A good example of the latter is the OpenSSL CVE-2022-3602, identified in November 2022. The vulnerability was widely feared at first, but technical details revealed the vulnerability had no real-world impact. Nevertheless, CVE-2022-3602 is still rated with a high impact rating.

CVSS 4.0 Doesn’t Solve This

While CVSS 4.0 will include an “attack requirement” metric to reflect the conditions needed for an attack to succeed, it is still not detailed enough. (It can only be set to “none” or “present,” which does not account for the rarity of the attack requirements.) For example, a remote code execution (RCE) vulnerability that is exploitable only under extremely rare configurations or conditions and might not even be fully exploitable in any real-world scenario would have “attack requirements” marked as “present” — which would change the score slightly from 9.3 to 9.2. Organizations will still continue to receive 9.2 (critical) scores for theoretical RCE remote vulnerabilities that are exceedingly unlikely to happen. This needs to change.

Advice: Add Context

While the CVSS system is improving, using other resources in tandem can help provide a more accurate assessment of CVE criticality. When looking at nvd.nist.gov, pay special attention to the CVSS rating of the CNA, not just NVD’s CVSS rating. Distro-specific severity scores, such as the Ubuntu and Red Hat Linux distributions, and project-specific severity scores, such as Apache Web Server, Curl, and OpenSSL, will usually have a more accurate severity rating.
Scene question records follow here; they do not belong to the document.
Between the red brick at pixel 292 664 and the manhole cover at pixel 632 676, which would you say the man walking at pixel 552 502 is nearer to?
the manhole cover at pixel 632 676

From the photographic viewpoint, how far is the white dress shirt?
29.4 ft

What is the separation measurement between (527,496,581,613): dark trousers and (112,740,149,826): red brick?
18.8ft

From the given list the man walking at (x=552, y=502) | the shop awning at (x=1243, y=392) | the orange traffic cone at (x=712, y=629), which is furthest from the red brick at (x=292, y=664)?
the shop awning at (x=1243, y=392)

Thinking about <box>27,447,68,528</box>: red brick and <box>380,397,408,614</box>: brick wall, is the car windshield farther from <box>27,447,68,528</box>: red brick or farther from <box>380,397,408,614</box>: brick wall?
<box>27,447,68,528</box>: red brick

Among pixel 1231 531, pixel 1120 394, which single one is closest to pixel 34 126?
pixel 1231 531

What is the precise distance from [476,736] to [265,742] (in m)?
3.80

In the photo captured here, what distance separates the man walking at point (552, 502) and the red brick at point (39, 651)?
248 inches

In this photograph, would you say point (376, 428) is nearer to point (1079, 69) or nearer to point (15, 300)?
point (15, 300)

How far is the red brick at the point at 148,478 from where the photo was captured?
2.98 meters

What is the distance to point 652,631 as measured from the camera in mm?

Also consider ways to integrate context into your remediation process. Research indicates few vulnerabilities are exploitable without highly specific preconditions. Combine real-world exploitability, CVE applicability, and contextual analysis to guide your prioritization and remediation efforts. Instead of asking developers to “fix everything,” arm them with the information they need to address the vulnerabilities that matter most.